Client implications: The $116.8 billion four-year capital program provides strong multi-year procurement visibility and directly supports 71,500 jobs. Flagship opportunities include CopperString, The Wave to Sunshine Coast Airport, Bruce Highway safety upgrades, 2032 Games venues, dam and water security works, and new TAFE Centres of Excellence. Engineering, construction, environmental services and professional services clients should align business development and tender strategies with the specific project timelines and lead agencies.
Community Safety
The Government has invested $7.2 billion in making Queensland safer. The 1,600 police recruit commitment has been delivered, with the Queensland Police Service now exceeding 13,000 officers for the first time.
- A further $23 million is allocated for additional frontline recruitment.
- Victim numbers have fallen 7.2 per cent in the first year of Adult Crime, Adult Time.
- Funding is provided for expansion of Woodford Youth Detention Centre.
- $80 million is allocated to Circuit Breaker Sentencing for court-ordered remote rehabilitation.
- More than $250 million over four years is allocated to implement the In Plain Sight review.
- $37.1 million over four years will clear the DNA forensic backlog.
- The Director of Public Prosecutions receives $10.6 million to bring more cases to court faster.

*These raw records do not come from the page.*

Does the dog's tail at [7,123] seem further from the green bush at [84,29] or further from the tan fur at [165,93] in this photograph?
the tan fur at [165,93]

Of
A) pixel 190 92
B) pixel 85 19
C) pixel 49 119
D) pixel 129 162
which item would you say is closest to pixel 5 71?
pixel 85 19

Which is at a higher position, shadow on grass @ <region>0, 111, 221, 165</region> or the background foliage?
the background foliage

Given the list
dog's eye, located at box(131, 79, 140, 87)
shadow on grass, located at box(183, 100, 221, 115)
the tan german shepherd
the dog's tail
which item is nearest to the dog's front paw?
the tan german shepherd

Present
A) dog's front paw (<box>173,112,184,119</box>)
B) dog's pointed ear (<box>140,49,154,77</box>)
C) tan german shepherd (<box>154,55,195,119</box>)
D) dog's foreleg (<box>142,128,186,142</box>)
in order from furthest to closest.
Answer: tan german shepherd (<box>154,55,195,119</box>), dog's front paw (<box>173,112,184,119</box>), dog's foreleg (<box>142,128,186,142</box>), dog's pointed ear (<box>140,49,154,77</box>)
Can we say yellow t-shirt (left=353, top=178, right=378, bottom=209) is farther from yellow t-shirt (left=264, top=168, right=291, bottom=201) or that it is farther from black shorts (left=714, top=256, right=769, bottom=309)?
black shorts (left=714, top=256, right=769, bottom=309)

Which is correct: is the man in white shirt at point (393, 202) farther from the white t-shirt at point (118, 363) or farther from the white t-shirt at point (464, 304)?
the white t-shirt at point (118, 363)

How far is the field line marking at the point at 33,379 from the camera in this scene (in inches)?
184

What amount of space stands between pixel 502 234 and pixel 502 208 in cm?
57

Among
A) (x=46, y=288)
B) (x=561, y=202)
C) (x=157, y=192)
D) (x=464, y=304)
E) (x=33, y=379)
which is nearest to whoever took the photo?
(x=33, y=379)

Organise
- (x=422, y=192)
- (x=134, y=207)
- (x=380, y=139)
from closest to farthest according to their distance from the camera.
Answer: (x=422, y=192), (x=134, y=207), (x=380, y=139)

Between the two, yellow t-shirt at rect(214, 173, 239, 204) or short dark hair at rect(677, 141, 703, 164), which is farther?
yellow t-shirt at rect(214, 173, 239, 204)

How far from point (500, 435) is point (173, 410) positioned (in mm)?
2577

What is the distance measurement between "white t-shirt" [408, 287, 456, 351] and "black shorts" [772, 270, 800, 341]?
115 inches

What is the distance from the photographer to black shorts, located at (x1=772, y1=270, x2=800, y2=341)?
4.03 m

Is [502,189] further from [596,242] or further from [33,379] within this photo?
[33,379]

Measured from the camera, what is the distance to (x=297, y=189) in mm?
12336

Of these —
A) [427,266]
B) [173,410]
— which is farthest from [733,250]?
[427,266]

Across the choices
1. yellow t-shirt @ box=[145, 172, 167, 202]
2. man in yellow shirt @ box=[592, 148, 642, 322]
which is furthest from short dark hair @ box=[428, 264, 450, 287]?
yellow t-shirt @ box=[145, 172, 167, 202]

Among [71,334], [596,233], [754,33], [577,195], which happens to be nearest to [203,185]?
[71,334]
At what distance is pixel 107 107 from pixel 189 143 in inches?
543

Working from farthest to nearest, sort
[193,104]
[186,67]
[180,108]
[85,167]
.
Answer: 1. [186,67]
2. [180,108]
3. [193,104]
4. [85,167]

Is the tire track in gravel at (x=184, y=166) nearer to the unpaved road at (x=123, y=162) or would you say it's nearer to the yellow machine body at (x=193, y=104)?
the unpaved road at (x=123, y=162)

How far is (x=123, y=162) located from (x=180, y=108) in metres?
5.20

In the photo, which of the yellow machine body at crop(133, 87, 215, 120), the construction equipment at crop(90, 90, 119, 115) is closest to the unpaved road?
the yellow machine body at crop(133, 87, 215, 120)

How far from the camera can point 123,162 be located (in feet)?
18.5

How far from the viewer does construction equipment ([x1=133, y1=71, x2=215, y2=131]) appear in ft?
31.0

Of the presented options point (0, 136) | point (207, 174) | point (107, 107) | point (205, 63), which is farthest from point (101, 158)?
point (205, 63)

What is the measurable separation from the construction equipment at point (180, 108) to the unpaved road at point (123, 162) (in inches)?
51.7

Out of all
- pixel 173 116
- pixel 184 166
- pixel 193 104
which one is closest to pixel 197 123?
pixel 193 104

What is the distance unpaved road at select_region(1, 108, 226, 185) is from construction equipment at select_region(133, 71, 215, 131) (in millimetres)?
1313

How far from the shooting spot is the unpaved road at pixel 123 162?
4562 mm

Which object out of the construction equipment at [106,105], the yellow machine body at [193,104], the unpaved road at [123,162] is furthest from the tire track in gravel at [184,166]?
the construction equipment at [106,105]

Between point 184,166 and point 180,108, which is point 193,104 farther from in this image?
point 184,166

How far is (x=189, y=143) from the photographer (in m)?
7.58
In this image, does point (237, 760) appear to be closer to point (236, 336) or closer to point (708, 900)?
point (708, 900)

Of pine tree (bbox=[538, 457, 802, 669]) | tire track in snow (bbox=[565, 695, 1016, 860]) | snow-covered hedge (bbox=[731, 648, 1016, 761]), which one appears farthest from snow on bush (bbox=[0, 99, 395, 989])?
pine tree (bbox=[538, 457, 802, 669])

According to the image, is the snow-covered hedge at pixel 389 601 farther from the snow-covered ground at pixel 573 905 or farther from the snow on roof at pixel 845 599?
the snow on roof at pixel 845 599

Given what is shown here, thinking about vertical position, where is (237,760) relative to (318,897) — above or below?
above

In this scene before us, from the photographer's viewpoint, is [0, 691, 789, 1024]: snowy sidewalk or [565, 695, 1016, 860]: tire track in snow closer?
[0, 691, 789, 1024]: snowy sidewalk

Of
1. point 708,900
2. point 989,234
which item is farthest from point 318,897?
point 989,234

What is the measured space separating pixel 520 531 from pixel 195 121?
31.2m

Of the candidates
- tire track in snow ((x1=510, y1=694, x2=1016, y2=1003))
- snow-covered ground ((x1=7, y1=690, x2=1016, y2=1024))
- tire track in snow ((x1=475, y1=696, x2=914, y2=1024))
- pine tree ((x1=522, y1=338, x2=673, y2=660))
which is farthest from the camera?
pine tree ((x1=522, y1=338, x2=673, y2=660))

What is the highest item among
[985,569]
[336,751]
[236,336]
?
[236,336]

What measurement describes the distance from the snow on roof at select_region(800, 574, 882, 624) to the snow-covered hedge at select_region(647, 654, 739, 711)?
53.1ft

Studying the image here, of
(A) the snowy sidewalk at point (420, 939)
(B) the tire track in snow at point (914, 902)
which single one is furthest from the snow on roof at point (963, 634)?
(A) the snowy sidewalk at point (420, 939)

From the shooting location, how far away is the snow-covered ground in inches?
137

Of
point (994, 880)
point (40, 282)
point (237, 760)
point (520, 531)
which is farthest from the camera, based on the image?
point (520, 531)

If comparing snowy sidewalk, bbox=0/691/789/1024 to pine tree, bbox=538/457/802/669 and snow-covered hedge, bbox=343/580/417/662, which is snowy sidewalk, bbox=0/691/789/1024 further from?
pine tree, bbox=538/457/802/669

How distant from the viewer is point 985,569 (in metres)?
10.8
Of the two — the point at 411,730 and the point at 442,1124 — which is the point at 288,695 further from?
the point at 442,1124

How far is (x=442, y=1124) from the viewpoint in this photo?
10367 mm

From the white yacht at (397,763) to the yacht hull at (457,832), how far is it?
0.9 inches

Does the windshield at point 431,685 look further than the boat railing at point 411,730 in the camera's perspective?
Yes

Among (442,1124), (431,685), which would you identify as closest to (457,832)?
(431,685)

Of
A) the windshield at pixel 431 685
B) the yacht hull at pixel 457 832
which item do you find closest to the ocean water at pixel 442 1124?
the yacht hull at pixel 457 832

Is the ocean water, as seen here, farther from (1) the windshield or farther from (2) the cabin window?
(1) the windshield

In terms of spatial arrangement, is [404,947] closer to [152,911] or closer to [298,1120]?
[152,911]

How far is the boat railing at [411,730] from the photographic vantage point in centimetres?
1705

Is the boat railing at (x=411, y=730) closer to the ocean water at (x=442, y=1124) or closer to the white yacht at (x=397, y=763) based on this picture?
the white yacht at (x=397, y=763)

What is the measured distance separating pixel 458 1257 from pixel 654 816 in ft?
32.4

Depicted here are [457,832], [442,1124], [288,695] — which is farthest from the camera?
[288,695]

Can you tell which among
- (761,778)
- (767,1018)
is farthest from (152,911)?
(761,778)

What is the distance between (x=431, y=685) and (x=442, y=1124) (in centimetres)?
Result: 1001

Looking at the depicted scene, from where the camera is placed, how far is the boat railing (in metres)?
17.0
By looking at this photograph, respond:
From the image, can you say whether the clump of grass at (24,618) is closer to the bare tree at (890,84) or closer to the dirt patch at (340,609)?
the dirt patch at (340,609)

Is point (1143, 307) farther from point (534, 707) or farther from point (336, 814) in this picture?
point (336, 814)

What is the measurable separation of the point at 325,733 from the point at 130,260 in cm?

Client implications: Delivery of the 1,600 police recruit commitment, expanded youth detention capacity and funding to clear the DNA forensic backlog and implement the In Plain Sight review may reduce crime-related operational and insurance costs for retail, hospitality and regional clients over time. Justice sector and social services clients will have direct interest in the rollout of Circuit Breaker Sentencing and court resourcing measures.
Federal-State Tensions
The Treasurer used the Budget speech to directly attack the Federal Government’s approach to fiscal federalism. This was not incidental commentary; it was a structural feature of the address.
- NDIS cost-shifting described as being in the billions.
- Changes to natural disaster funding after 74 of 77 Queensland local governments were disaster-declared.
- Uncertainty on previously agreed 80:20 Bruce Highway funding arrangements.
- Queensland inland rail funding redirected to Victoria.
- More than 1,000 patients stranded in hospital awaiting federally responsible aged care places.
- Federal intervention in the Queensland-supplied east coast gas market described as ill-defined and ill-conceived.
- TAFE funding cuts said to jeopardise more than 10,000 placements.
Client implications: Ongoing disputes over NDIS cost-shifting, natural disaster funding, Bruce Highway 80:20 arrangements, inland rail redirection and aged care placements create material execution risk for projects reliant on federal-state co-funding. Conversely, the State Government’s determination to progress its own major infrastructure pipeline (Games venues, CopperString, dams, schools) offers greater certainty at state level. Clients with exposure in infrastructure, health, disability and disaster recovery should scenario-plan for potential delays and maintain strong engagement with state agencies and ministers.
What to Watch
- Immediate: Credit rating agency response, Opposition Budget Reply, parliamentary debate, energy retailer behaviour and business confidence surveys.
- Short-term: Residential Activation Fund Round 2 allocations, first Critical Minerals Fund investments via QIC, Copper String construction milestones and Productivity Commission inquiry terms of reference.
- Medium-term: Operating deficit trajectory, Games venue procurement, federal-state fiscal negotiations and Energy Roadmap delivery.